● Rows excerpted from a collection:
• • • • • • •
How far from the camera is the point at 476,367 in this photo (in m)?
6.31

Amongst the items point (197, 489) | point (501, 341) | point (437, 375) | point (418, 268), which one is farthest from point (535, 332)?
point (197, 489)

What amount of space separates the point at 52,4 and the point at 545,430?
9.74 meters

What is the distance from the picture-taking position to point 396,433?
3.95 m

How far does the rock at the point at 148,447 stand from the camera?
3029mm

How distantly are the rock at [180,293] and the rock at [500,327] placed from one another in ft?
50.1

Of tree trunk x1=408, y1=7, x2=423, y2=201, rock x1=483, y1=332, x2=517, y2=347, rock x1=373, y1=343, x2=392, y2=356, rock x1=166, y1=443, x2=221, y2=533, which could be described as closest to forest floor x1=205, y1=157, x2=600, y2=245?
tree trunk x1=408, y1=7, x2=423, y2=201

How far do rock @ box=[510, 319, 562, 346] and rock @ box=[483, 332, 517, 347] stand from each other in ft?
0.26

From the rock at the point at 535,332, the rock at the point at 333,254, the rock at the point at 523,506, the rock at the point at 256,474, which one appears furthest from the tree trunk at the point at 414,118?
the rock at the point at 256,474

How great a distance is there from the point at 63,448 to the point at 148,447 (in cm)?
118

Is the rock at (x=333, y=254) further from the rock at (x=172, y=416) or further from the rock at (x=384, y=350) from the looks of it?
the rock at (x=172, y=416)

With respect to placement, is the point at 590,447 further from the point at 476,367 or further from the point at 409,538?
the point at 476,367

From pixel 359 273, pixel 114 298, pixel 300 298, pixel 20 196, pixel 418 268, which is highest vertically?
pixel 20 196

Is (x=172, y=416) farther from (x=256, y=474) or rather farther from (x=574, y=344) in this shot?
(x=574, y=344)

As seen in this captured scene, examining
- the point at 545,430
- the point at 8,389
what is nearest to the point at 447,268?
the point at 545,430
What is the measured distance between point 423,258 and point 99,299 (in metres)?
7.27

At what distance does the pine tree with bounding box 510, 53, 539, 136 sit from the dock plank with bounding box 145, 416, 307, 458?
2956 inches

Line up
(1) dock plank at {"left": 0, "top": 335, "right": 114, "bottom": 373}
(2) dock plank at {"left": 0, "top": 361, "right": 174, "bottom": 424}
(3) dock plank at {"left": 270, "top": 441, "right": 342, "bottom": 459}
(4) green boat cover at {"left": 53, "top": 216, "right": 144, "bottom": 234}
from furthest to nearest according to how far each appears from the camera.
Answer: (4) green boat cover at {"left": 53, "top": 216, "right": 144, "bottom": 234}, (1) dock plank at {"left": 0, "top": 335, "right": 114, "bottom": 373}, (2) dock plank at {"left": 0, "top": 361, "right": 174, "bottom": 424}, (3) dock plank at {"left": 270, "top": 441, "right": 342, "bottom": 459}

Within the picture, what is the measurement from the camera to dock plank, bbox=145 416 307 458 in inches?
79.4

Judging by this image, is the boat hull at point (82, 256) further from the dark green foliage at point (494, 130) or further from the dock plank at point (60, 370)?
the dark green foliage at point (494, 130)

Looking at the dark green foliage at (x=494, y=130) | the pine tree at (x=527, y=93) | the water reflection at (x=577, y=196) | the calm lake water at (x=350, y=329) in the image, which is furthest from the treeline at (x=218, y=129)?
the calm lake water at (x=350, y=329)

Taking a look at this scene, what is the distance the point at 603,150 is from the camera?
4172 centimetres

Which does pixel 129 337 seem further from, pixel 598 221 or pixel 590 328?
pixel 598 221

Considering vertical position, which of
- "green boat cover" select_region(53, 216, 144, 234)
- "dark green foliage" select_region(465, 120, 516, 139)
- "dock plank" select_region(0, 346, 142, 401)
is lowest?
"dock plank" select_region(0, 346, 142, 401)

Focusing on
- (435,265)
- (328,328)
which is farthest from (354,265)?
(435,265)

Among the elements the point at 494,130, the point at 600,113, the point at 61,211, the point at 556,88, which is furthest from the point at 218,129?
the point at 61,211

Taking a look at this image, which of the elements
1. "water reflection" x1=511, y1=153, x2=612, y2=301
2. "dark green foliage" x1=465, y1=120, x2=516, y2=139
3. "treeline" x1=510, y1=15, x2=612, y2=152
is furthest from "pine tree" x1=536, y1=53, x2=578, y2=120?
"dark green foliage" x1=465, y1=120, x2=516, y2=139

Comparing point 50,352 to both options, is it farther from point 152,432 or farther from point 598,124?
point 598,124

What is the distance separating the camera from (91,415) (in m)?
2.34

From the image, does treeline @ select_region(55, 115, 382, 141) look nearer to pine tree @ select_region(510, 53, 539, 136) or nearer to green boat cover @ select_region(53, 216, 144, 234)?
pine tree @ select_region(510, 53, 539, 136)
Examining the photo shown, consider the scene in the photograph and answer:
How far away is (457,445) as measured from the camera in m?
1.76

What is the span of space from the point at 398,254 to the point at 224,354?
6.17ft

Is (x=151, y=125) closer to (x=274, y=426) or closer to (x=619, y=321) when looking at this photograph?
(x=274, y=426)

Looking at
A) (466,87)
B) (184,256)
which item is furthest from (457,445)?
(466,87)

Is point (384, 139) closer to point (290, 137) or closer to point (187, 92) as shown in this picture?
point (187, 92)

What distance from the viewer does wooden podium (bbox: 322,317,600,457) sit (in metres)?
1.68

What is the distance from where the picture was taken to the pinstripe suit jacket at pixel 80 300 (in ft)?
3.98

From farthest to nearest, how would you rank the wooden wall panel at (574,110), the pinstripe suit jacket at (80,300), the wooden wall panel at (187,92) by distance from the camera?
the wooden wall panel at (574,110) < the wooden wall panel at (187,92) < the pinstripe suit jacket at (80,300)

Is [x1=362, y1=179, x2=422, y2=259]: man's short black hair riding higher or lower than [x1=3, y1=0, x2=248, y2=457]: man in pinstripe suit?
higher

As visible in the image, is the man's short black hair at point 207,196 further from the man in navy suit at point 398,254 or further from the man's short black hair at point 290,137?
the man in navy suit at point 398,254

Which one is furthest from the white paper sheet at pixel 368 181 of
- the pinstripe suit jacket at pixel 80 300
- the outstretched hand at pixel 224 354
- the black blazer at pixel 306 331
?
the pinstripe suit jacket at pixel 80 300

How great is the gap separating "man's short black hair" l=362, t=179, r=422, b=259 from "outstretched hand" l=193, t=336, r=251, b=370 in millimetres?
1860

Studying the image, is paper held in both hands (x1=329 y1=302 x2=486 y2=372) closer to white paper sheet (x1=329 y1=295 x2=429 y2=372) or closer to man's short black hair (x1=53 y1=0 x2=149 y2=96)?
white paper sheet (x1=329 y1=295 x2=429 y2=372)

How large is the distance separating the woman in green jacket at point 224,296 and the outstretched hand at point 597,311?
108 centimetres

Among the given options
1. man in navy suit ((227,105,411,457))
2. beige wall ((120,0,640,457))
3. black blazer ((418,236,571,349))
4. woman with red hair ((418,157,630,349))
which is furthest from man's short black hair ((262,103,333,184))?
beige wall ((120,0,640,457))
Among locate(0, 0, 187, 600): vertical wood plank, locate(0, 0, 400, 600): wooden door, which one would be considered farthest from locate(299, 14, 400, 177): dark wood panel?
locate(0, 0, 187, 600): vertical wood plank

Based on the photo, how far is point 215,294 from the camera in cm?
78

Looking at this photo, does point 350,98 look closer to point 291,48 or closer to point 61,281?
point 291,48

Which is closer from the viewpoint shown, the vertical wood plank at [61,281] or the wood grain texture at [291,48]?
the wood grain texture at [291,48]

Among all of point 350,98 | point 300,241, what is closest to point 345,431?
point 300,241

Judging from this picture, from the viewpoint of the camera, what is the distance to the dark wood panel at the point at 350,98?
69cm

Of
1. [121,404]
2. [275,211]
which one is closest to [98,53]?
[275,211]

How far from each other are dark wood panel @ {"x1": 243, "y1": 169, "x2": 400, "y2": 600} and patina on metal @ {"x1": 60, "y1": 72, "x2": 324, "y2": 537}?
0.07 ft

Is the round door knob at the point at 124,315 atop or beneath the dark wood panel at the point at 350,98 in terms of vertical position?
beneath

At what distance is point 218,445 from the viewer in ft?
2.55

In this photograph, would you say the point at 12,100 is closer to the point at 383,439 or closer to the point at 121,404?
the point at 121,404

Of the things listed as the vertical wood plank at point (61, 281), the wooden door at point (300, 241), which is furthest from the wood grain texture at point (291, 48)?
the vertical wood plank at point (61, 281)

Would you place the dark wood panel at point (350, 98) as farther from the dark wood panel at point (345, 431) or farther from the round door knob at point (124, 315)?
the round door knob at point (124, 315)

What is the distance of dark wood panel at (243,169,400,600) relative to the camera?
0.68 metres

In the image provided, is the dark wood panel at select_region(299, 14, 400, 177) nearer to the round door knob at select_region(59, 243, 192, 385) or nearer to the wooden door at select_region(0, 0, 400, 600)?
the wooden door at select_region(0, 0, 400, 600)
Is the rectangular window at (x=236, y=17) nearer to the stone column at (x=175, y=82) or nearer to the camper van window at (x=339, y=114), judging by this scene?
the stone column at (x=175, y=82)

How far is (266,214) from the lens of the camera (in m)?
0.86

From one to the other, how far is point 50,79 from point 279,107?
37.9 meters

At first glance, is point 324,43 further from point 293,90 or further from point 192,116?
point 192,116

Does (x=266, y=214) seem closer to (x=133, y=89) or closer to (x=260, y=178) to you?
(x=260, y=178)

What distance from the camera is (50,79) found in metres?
• • • • • • •
● Instructions for the task: Rewrite the rows from the line with "Is the rectangular" to the line with "37.9 meters", putting "vehicle window" in place of "camper van window" and changing nothing else.

● Task response:
Is the rectangular window at (x=236, y=17) nearer to the stone column at (x=175, y=82) or nearer to the vehicle window at (x=339, y=114), judging by this scene?
the stone column at (x=175, y=82)

How far is (266,214) from the lens of the camera (in m)?
0.86

From one to the other, how far is point 50,79 from point 279,107?
37.9 meters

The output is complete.